La deuxième idée émergente du chaos verbal de notre grabataire semble être la caractérisation de la ville moderne comme « ville close ». Nous passons de la cosmopolis (la « ville ouverte »), à la « claustropolis ». Les gens se « bunkerisent », dans les tours d’une ville qui se « babélise », ce qui a l’air proprement effrayant. Paul s’appuie sur des exemples universalisables à souhait, comme Jérusalem, dans laquelle on est en train de construire un mur (commentaire : « c’est complètement fou »). Puis il se laisse aller à petit exercice de phénoménologie architecturale, déroutant de pertinence : « la tour ne communique pas, c’est une impasse, un cul-de-sac, un ghetto vertical. » Bien sûr, ce genre de remarque herméneutico-transcendantale n’a jamais fait office de preuve, ni même d’argument, sauf pour la petite secte des post-heideggeriens qui aiment à divaguer entre eux. Mais pour Paul, cela prend les dimensions d’un drame. Au point qu’il en oublie l’exigence de profondeur de son exposé pour nous servir quelques banalités sur la défiguration de la ville, en particulier par ce salaud d’Haussmann qui a détruit un Paris qu’il n’a jamais connu, et dont Paul regrette, sur le ton du Guide du Routard, les « petites ruelles », qui faisaient le charme de la Commune de Paris (un exemple de « ville ouverte » ?) . Paul nous apprend alors ce que nous ignorions tous : l’haussmannisation avait aussi un but politique, en particulier militaire. Sans rire ?

Suit alors, sans transition apparente, une glose obscure sur les aéroports comme éléments de la ville close ( ?) et sources du rasement des villes ( ??).
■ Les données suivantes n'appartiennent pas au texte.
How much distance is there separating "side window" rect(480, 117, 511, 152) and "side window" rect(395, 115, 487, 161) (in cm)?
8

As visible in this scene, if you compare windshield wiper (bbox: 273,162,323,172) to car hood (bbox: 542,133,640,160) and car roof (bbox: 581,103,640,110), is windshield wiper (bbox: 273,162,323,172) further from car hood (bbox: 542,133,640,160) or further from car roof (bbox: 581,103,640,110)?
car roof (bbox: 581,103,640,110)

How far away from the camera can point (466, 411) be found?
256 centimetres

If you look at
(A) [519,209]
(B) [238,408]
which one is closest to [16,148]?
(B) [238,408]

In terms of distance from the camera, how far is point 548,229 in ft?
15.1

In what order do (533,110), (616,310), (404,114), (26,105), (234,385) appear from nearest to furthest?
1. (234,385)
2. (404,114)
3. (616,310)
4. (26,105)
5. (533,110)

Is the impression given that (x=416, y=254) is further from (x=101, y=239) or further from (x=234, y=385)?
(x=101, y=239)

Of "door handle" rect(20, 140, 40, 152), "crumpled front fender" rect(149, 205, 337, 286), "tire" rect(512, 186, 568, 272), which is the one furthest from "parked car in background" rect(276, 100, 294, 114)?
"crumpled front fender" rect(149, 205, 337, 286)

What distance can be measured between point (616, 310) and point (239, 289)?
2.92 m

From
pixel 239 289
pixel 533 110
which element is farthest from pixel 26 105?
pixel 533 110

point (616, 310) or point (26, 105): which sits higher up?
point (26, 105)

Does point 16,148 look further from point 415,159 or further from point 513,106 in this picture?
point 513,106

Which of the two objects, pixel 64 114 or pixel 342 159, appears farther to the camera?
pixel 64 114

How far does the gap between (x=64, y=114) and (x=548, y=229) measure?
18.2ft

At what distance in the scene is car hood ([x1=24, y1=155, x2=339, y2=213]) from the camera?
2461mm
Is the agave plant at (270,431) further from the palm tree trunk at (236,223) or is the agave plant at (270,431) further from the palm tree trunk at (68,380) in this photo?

Cette première partie transpirait avant tout la confusion. Au final, nous n’avons pas compris grand chose ; reconnaissons que la sociologie urbanistique n’est pas notre fort. Cet incipit est cependant prometteur en ce qu’il laisse présager du meilleur pour les thèmes suivants : univers virtuels, avancée des sciences, et génétique.

Phrase à retenir : « La guerre civile est effectivement une guerre aux civils ».

Deuxième thème : l’Imaginaire et le virtuel

Développement

Où Paul, peu inquiet de s’exprimer dans un magazine de cyberculture pointu, montre l’étendue de son ignorance et de son incompréhension des technologies modernes.

Paul est très attaché au fait que nous avons tous une « imagerie mentale », qui est comme la toile sur laquelle viennent se poser les marques de nos expériences, et dont le tout constitue le portrait exclusif de nos biographies individuelles (nous embellissons un peu, Paul étant là encore assez flou). Or, il apparaît incontestable que l’imaginaire des gens s’appauvrit ; en tous cas Paul nous l’assure. C’est presque une donnée empirique. La qualité des images mentales de chacun est en nette baisse. Au temps de Paul, on avait de bonnes images mentales, on se félicitait mutuellement de la beauté des ses représentations, on passait des heures à s’extasier devant les ressources actives de la Conscience, qui vous pondait des noèmes transcendantaux en veux-tu en voilà. Aujourd’hui, hélas, il y a « le virtuel », ce spécimen d’image qui évolue dans un monde impalpable, et qui donne naissance à des scandales ontologiques comme les jeux vidéos. Paul est manifestement déterminé à ne rien nous épargner des figures imposées du style « vieux con ».

Ce qui gêne Paul, c’est que la palette graphique des univers virtuels (disons, les images de synthèse) est imposée de l’extérieur à chacun, alors que notre « palette du réel » est rigoureusement personnelle et dépend de la biographie d’un individu. Ainsi, « un illettrisme de l’image mentale se prépare ». Nos imaginations se tariraient immanquablement, parasitées qu’elles seraient par cet imaginaire impersonnel et standardisé du virtuel. Or, « l’imaginaire bio » ma bonne dame, je vous le dis à vous qui n’avez pas lu Heidegger, c’est ce qui « permet d’être là ». Or, je vous le dis encore, à vous qui n’avez pas la science des superbes raisonnements et des conclusions transcendantes : « être là, c’est très important ».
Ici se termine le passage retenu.